[begin Data for this exercise]

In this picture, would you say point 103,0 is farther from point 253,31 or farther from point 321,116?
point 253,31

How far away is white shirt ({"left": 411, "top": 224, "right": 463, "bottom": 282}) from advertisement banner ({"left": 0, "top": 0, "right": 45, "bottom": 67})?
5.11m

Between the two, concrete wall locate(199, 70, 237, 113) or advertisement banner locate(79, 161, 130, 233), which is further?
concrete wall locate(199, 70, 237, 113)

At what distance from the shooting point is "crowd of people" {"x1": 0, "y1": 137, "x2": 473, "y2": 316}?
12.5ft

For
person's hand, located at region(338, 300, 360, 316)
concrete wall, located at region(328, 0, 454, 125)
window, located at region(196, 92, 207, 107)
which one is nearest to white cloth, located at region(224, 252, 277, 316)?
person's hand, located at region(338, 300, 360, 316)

[end Data for this exercise]

Retype every line of the records above verbatim.

In this picture, would you say point 103,0 is farther from point 253,31 or farther from point 321,116?
point 253,31

How far away is white shirt ({"left": 411, "top": 224, "right": 463, "bottom": 282}) from advertisement banner ({"left": 0, "top": 0, "right": 45, "bottom": 67})?
5.11m

Between the two, concrete wall locate(199, 70, 237, 113) or advertisement banner locate(79, 161, 130, 233), which is further?
concrete wall locate(199, 70, 237, 113)

At what distance from the shooting point is "crowd of people" {"x1": 0, "y1": 137, "x2": 473, "y2": 316}?
12.5ft

For
person's hand, located at region(338, 300, 360, 316)
concrete wall, located at region(328, 0, 454, 125)
window, located at region(196, 92, 207, 107)
which one is nearest to white cloth, located at region(224, 252, 277, 316)?
person's hand, located at region(338, 300, 360, 316)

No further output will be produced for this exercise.